# 节选:

2.4.3 sendAckUpstreamUnprotected

sendAckUpstream()方法会调用sendAckUpstreamUnprotected()方法发送响应给上游节点。

向上游节点发送的响应分为如下几种情况 :

  • 下游节点发送的是OOB消息, 则将下游节点的数据包响应原封不动地保存。
  • 如果从下游节点读取响应异常, 也就是mirrorError为true, 则将异常Status.MIRROR_ERROR_STATUS记录在数据包响应中。
  • 对于其他流程, 则将当前Datanode的状态放入数据包响应中。
/**
     * The wrapper for the unprotected version. This is only called by
     * the responder's run() method.
     *
     * @param ack Ack received from downstream
     * @param seqno sequence number of ack to be sent upstream
     * @param totalAckTimeNanos total ack time including all the downstream
     *          nodes
     * @param offsetInBlock offset in block for the data in packet
     * @param myHeader the local ack header
     */
private void sendAckUpstream(PipelineAck ack, long seqno,
                             long totalAckTimeNanos, long offsetInBlock,
                             int myHeader) throws IOException {
    try {
        // Wait for other sender to finish. Unless there is an OOB being sent,
        // the responder won't have to wait.
        synchronized(this) {
            while(sending) {
                wait();
            }
            sending = true;
        }

        try {
            if (!running) return;
            sendAckUpstreamUnprotected(ack, seqno, totalAckTimeNanos,
                                       offsetInBlock, myHeader);
        } finally {
            synchronized(this) {
                sending = false;
                notify();
            }
        }
    } catch (InterruptedException ie) {
        // The responder was interrupted. Make it go down without
        // interrupting the receiver(writer) thread.  
        running = false;
    }
}

/**
     * @param ack Ack received from downstream
     * @param seqno sequence number of ack to be sent upstream
     * @param totalAckTimeNanos total ack time including all the downstream
     *          nodes
     * @param offsetInBlock offset in block for the data in packet
     * @param myHeader the local ack header
     */
private void sendAckUpstreamUnprotected(PipelineAck ack, long seqno,
                                        long totalAckTimeNanos, long offsetInBlock, int myHeader)

# 所列条目:
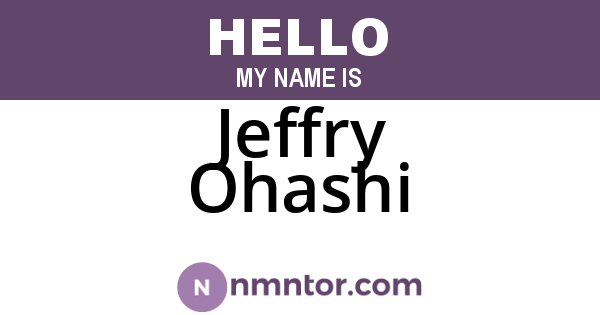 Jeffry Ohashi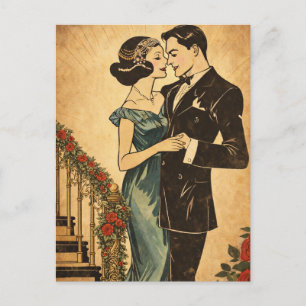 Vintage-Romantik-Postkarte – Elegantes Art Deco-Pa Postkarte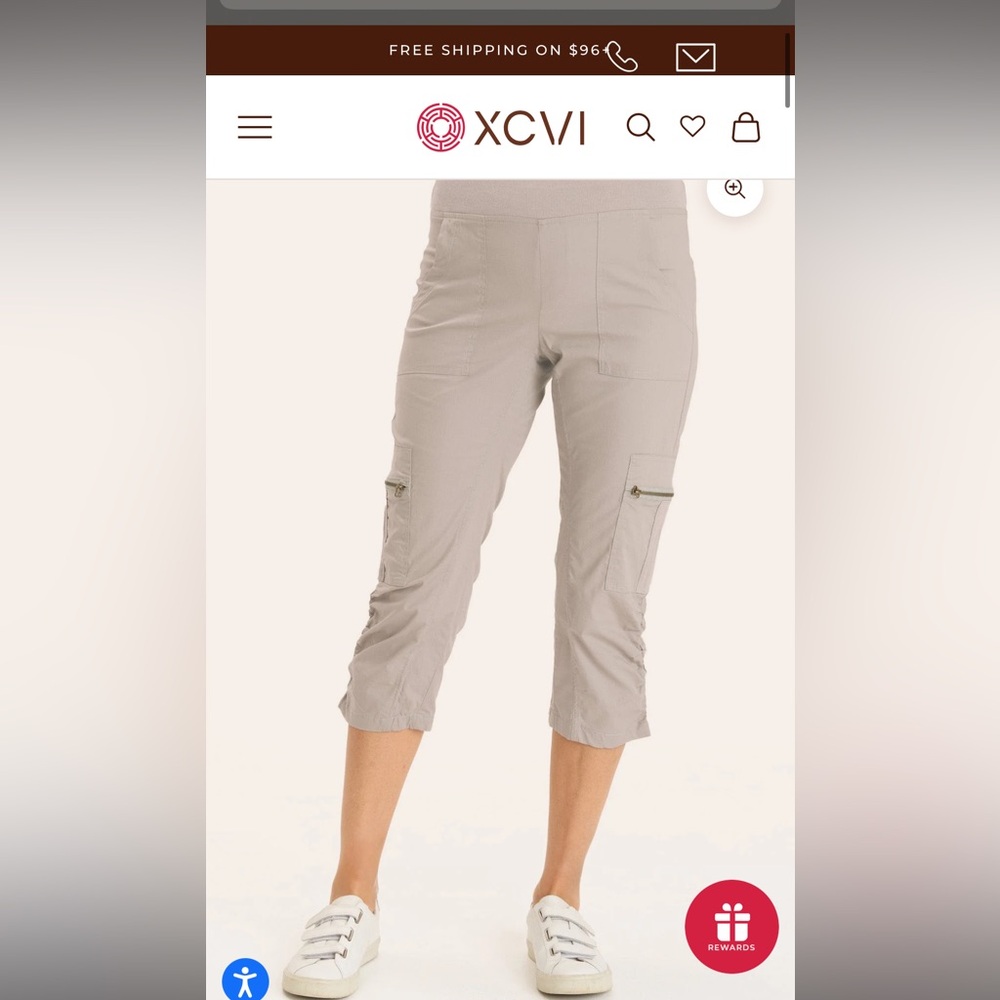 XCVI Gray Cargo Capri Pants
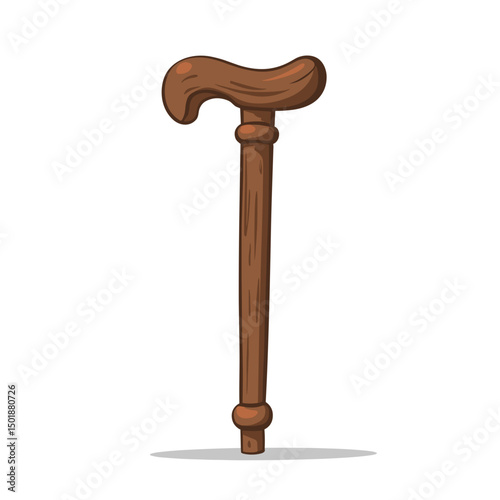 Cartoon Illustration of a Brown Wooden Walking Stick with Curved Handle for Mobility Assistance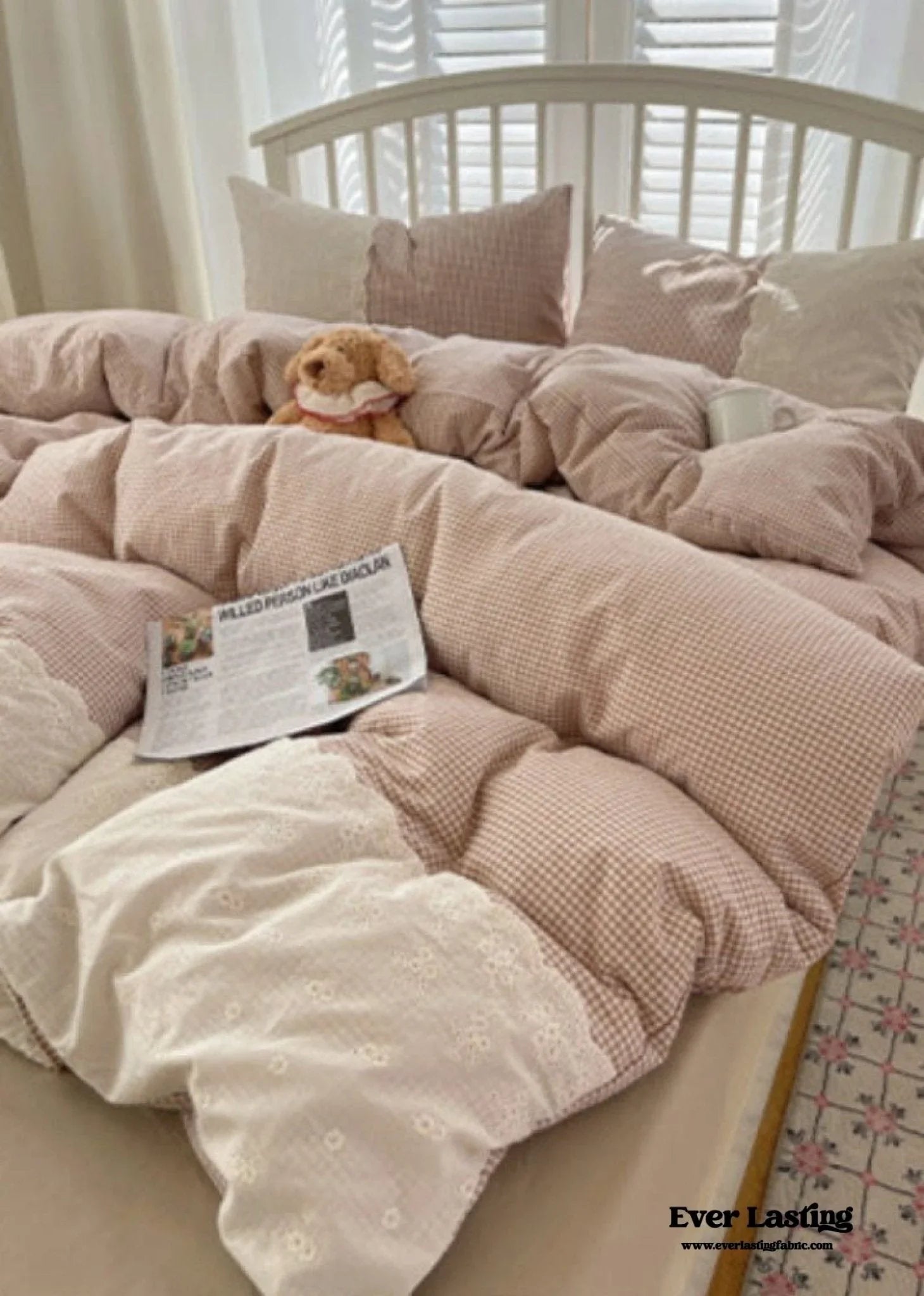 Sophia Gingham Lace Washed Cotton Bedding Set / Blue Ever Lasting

--

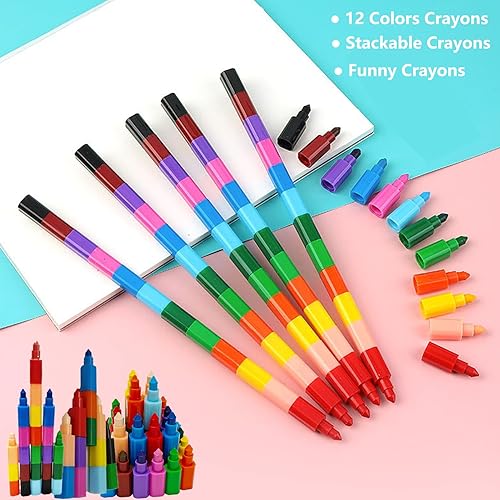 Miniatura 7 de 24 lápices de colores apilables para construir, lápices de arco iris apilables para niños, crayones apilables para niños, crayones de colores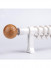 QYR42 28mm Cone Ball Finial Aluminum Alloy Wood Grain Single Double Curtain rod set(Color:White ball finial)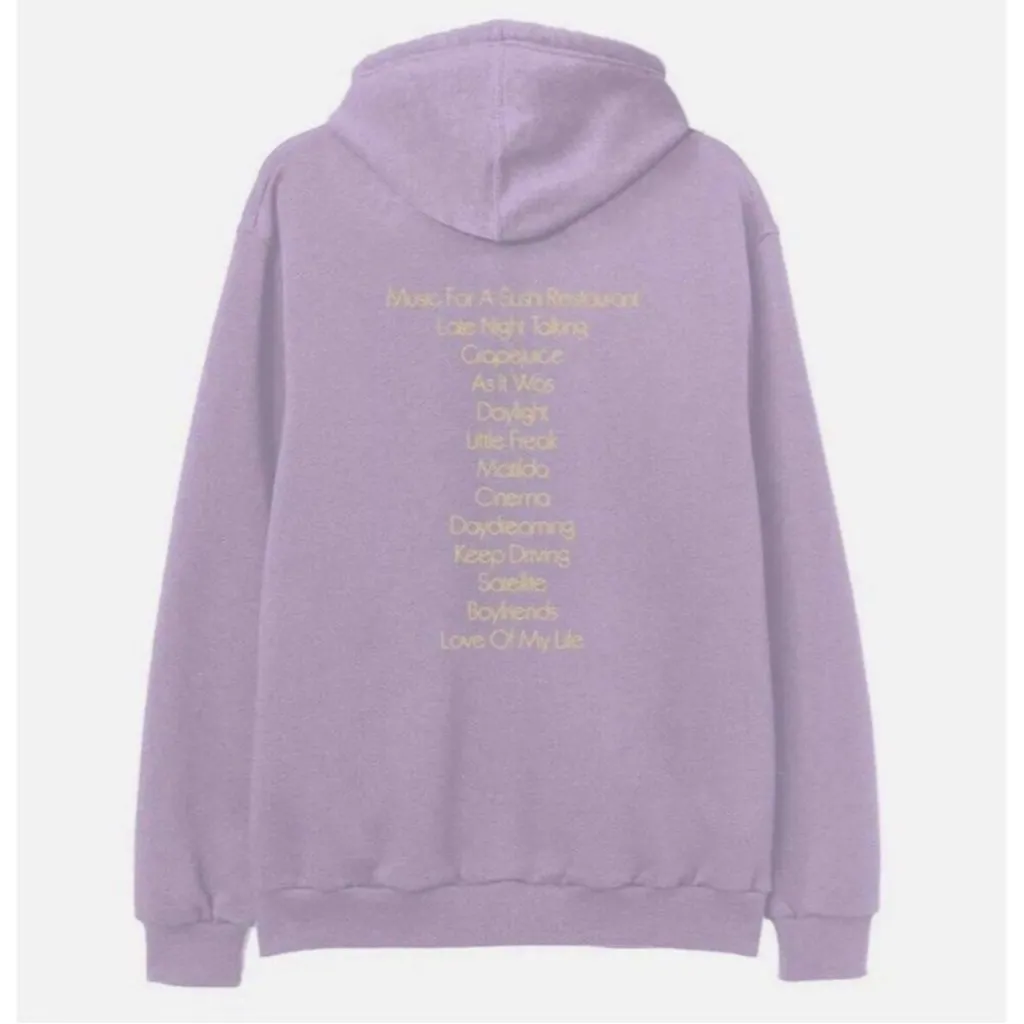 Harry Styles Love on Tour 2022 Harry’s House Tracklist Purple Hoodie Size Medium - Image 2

...

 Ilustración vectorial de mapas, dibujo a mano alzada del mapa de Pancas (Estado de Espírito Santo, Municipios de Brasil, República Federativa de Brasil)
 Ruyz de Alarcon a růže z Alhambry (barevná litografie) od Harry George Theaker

# 任务 1:
用两句话概括这段讲 sendAckUpstreamUnprotected 的节选。
# 任务 2:
把这段讲 sendAckUpstreamUnprotected 的节选里，从“running = false;”到“offsetInBlock, int myHeader)”的那一段一字不差地照抄下来。
# 任务 3:
接着这段讲 sendAckUpstreamUnprotected 的节选往下写。
上面这些条目是单独的材料，跟节选没有关系。

# 练习结果 1:
sendAckUpstream()方法会调用sendAckUpstreamUnprotected()方法，把响应发给上游节点。响应分三种情况：下游节点发来的是OOB消息时，原样保存下游的数据包响应；从下游读取响应出现异常、也就是mirrorError为true时，在数据包响应里记下Status.MIRROR_ERROR_STATUS；其他情况下，则把当前Datanode的状态放进数据包响应。

# 练习结果 2:
running = false;
    }
}

/**
     * @param ack Ack received from downstream
     * @param seqno sequence number of ack to be sent upstream
     * @param totalAckTimeNanos total ack time including all the downstream
     *          nodes
     * @param offsetInBlock offset in block for the data in packet
     * @param myHeader the local ack header
     */
private void sendAckUpstreamUnprotected(PipelineAck ack, long seqno,
                                        long totalAckTimeNanos, long offsetInBlock, int myHeader)

# 练习结果 3:
    throws IOException {
    final int[] replies;
    // 如果下游节点发送的是OOB消息, 则保留下游节点消息内容
    if (ack == null) {
        // A new OOB response is being sent from this node. Regardless of
        // downstream nodes, reply should contain one reply.
        // 正在从该节点发送新的 OOB 响应。无论下游节点如何,回复都应包含一个回复。
        replies = new int[] { myHeader };
    } else if (mirrorError) { // ack read error
        // 如果是当前节点从下游节点读取响应消息异常
        // 则将当前Datanode的错误记录在响应消息中
        int h = PipelineAck.combineHeader(datanode.getECN(), Status.SUCCESS);
        int h1 = PipelineAck.combineHeader(datanode.getECN(), Status.ERROR);
        replies = new int[] {h, h1};
    } else {
        // 其他流程
        short ackLen = type == PacketResponderType.LAST_IN_PIPELINE ? 0 : ack
            .getNumOfReplies();
        replies = new int[ackLen + 1];
        // 将当前数据的状态放入响应中
        replies[0] = myHeader;
        for (int i = 0; i < ackLen; ++i) {
            // 将下游节点的状态放入响应中
            replies[i + 1] = ack.getHeaderFlag(i);
        }
        // If the mirror has reported that it received a corrupt packet,
        // do self-destruct to mark myself bad, instead of making the
        // mirror node bad. The mirror is guaranteed to be good without
        // corrupt data on disk.
        if (ackLen > 0 && PipelineAck.getStatusFromHeader(replies[1]) ==
            Status.ERROR_CHECKSUM) {
            throw new IOException("Shutting down writer and responder "
                                  + "since the down streams reported the data sent by this "
                                  + "thread is corrupt");
        }
    }
    //  根据响应信息构造新的数据包响应消息
    PipelineAck replyAck = new PipelineAck(seqno, replies,
                                           totalAckTimeNanos);
    if (replyAck.isSuccess()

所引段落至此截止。